Hmmm I would like to know if you can do that as well. I guess you would do that before you put the corks in or they would all blow out?

I had a batch of blackberry gas up on me once even though I used K Sorb. I was holding it up to the light looking at it in such admiration of this great thing I had made when POW!....the cork shot out and hit the front door. Luckily I had blue carpet in the house and after I cleaned it up you could't see a thing.

[ April 04, 2006, 03:37 PM: Message edited by: Propolis30 ]


----------



## Ben Brewcat (Oct 27, 2004)

Not totally unusual to get some sparkle over time even in one you thought was totally dried out. Degassing before bottling helps. As fas as sorbating after it's been bottled, I dunno. I've gone back and added a couple grains dry yeast to sparkle ones that never sparkled but sorbate is unlikely to stop an active ferment, however gentle. It'll only prevent a renewed ferment. 

A water bath pasterization could be run, but realize that raising the temp also raises the pressure and will likely blow corks. Caps should be OK as far as strength of seal goes. COVER the kettle if you try it, and realize that grenades are a distinct possibility. I don't recommend it and the usual disclaimers apply, but the procedure is put the bottles in a tepid water bath, raise slowly to 130, hold a bit, and allow to cool naturally and slowly (don't force-cool). It should stay at 130 for a good 15 mins at least... I don't recall the exact time/heat chart for pasteurization but it could be looked up. The heat will likely change the character of the mead somewhat, but then drinking mead off your ceiling would taste worse







. I used to do this with sparkling hard cider that wasn't totally dry, but those were all in returnable beer bottles with crowns (very sturdy), and I did it on the patio inside a covered kettle standing around the corner.

Alternately keep 'em cool enough to slow/stop the sparkling process.
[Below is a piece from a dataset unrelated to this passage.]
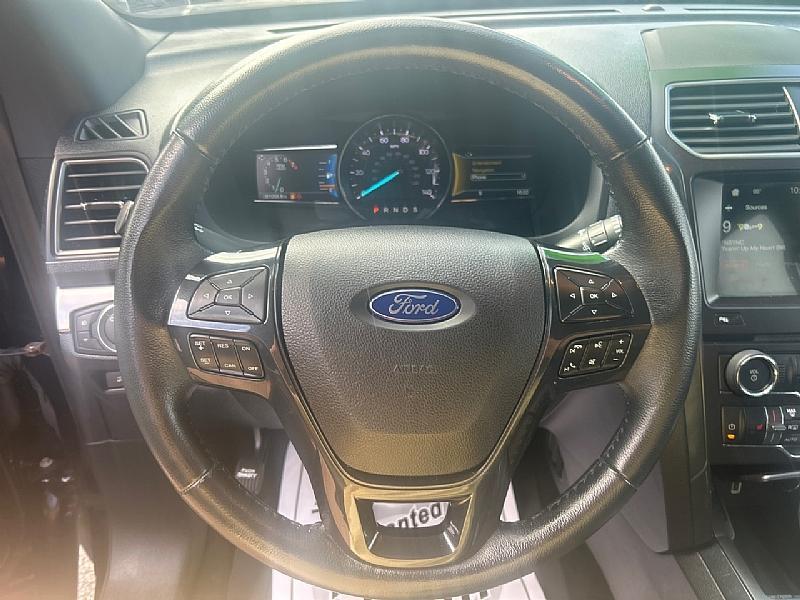 used 2018 Ford Explorer car, priced at $21,995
If you're confident in there being little more sugar for them to eat, pull the corks/open the caps, let them sit a sec to degass a little or even swirl gently, and recap/recork. They'll still be sparkled or petillant at least, but you'll get some of the pressure and gas out and possibly avoid grenades with minimal O2 exposure (CO2 devolving out, no gas coming in).

In one extreme case, I opened the whole batch and put it in a keg. Heckuva party. Draft mead... you'll be amazed at how many friends you didn't know you had, and at how the friends you _thought_ you knew behave!


----------



## Ben Brewcat (Oct 27, 2004)

OK, looked up the procedure from Annie Proulx's "Making the best apple cider"; this will completely pasteurize even unfermented cider for long-term storage: 

Cork one "test bottle" full of water with a cork that'll allow a thermometer to be snugly inserted through the cork. Submerge all the capped bottles alomg with the test bottle, which sits on an upside-down tuna can, in a water-bath canner. The can is so the heat from the bottom doesn't skew the test bottle's rread if bottle temps from the bath. The cork should be above water.

Heat the bath until temp reads 143F. Hold 30 mins. Remove bottle and lay on sides on several layers of paper in draft free area. Allow to cool.

For them that's done it, it's a alot like water-bath canning.


----------